Would strongly recommend making your own RISC V design too

Have a look at my working-but-simple RV32I CPU if you want to get an idea of the size of the project you are thinking of undertaking:

https://github.com/hamsternz/Rudi-RV32I

It is nothing spectacular, but you can write programs in C and have them run at 50M+ instructions per sec.

Gaze not into the abyss, lest you become recognized as an abyss domain expert, and they expect you keep gazing into the damn thing.
 

Online brucehoult

  • Super Contributor
  • ***
  • Posts: 4414
  • Country: nz
Re: softcore for learning purposes
« Reply #23 on: October 10, 2020, 09:00:01 am »
Hello: I cannot add packed project (Quartus 20.1) because it has about 10 MB in size. What can I do in such situation?

You can upload it to a site designed to store large files such as DropBox, Google Drive, Apple iCloud Drive, MIcroSoft OneDrive and then paste a URL here.
 
The following users thanked this post: FlyingDutch

Online tggzzz

  • Super Contributor
  • ***
  • Posts: 20355
  • Country: gb
  • Numbers, not adjectives
    • Having fun doing more, with less
Re: softcore for learning purposes
« Reply #24 on: October 10, 2020, 10:05:09 am »
... I would like to begin to build a soft core of some kind. ... What kind of softcore to build and how to create a list for creating said softcore. My assumption is that I will need to build several different "parts" that when put together will become the softcore. ...
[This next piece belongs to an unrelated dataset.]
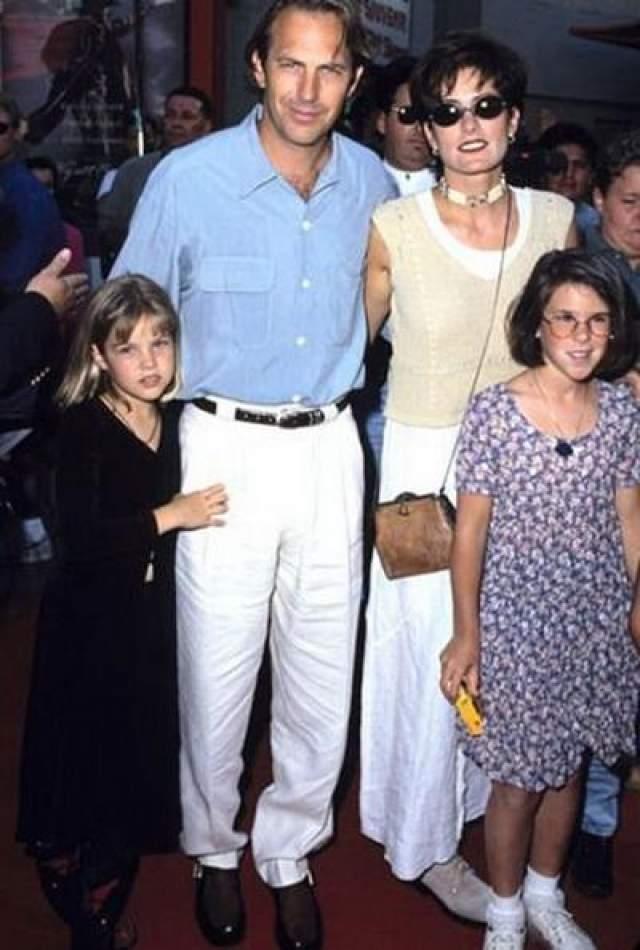 До начала 1990-х союз был почти безупречным: у супругов родились трое детей, и семейная жизнь текла как по маслу. На фото: Кевин Костнер с семьей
Good for you; you will learn a lot and your experiences will be useful during job interviews.

You need to think about what you mean by "build" and "create":
  • Sometimes they mean "instantiate a block" and add things around it. Typically that is what happens in an industrial setting, but it is fundamentally boring.
  • Sometimes they mean "something new from primitive components like registers and gates". That is more interesting and you will learn a lot more.

In either case, it is then necessary to program them
  • in a high-level language, in which case you should probably decide on the toolchain first, which implies a standard ISA
  • in assembler, which means you could either invent your own ISA from scratch, or copy an old 8-bit ISA

An an interviewer for an embedded role, I'd be most impressed by reimplementing something like a 6502/8080, and getting something running in that. It should also be possible to find a toolchain that could generate code for those.
There are lies, damned lies, statistics - and ADC/DAC specs.
Glider pilot's aphorism: "there is no substitute for span". Retort: "There is a substitute: skill+imagination. But you can buy span".
Having fun doing more, with less
 

Online rstofer

  • Super Contributor
  • ***
  • Posts: 9929
  • Country: us
Re: softcore for learning purposes
« Reply #25 on: October 10, 2020, 12:47:47 pm »
Would strongly recommend making your own RISC V design too

Have a look at my working-but-simple RV32I CPU if you want to get an idea of the size of the project you are thinking of undertaking:

https://github.com/hamsternz/Rudi-RV32I

It is nothing spectacular, but you can write programs in C and have them run at 50M+ instructions per sec.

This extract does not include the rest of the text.